3. Move disks 1 through N-1 back on top of disk N.
To move one disk, you obviously move disk 1. To move two disks, move disk 1, move disk 2, then put disk 1 on top of it.

The string of disks to be moved with each step is then

1 2 1 3 1 2 1 4 1 2 1 3 1 2 1 5 1 2 1 3 1 2 1 4 1 2 1 3 1 2 1 ....

Also notice that the number of the disk you move is the least order bit1 of the binary number representing the step number.

To solve an actual "Tower of Hanoi" problem, keep two rules in mind:
• The tower can only be moved if you never put an odd-numbered disk on top of another odd-numbered disk without an even-numbered disk in between. Also, never put an even-numbered disk on an even numbered disk.
• In order to move an odd number of disks to a particular peg, start by moving the first disk to that peg. For an even number of disks, move the first disk to the other peg.
Following the above rules plus the disk-numbering string leads to a unique solution of exactly 2N-1 steps for N disks.

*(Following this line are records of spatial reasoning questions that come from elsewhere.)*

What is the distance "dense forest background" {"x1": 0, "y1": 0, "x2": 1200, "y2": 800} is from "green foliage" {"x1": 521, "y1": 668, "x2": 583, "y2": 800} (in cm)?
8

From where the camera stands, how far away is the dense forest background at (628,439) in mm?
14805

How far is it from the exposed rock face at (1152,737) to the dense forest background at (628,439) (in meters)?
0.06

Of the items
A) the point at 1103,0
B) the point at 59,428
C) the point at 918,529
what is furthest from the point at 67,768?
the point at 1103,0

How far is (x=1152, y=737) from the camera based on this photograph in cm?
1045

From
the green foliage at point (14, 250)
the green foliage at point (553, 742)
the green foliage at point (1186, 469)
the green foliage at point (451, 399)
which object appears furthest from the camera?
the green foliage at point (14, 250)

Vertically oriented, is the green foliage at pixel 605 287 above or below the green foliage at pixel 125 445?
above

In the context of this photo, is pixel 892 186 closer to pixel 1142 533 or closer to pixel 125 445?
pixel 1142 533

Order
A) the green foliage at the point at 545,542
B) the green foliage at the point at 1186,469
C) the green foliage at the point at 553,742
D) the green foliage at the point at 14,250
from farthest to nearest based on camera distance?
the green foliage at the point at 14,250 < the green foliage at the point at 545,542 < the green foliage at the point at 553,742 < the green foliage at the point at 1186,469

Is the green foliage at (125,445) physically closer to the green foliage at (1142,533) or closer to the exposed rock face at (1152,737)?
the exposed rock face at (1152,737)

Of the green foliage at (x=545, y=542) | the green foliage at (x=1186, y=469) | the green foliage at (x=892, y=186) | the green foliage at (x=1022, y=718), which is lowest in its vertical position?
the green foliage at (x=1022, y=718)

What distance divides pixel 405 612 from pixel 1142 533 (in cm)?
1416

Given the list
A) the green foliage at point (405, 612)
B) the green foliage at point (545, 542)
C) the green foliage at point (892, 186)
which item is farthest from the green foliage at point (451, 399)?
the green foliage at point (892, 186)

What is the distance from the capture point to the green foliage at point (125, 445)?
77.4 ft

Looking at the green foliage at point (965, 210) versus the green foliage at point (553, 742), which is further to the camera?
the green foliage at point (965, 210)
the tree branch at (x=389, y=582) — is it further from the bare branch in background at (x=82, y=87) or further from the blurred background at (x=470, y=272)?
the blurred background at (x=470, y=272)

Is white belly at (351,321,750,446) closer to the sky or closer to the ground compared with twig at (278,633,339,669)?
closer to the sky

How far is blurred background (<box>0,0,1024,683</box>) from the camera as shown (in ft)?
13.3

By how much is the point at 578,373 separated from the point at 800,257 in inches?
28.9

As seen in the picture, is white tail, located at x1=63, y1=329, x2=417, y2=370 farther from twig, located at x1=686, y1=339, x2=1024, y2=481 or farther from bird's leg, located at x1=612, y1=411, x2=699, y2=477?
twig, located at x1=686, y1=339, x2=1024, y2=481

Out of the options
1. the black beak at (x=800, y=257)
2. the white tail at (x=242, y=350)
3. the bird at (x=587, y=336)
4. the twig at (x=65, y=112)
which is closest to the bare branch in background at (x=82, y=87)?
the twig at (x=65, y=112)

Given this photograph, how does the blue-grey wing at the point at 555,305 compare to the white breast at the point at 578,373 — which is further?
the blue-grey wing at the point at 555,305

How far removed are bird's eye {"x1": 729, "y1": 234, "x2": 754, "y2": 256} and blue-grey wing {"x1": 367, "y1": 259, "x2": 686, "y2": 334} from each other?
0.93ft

If the monks are able to move a disk once a second, it will take 584,542,046,090 years, 228 days, 15 hours, 14 minutes, and 45 seconds to move the entire tower of 64 disks!
1Or the least-order bit, minus one, depending on how you number the bits.

It is possible to generate a simple fractal that provides a solution to Towers of Hanoi.

If the three towers are arranged in a circle, we can impose the restriction that pieces should always be moved to the next available tower in a clockwise direction, respecting the constraint that a piece may not be put on top of a smaller one.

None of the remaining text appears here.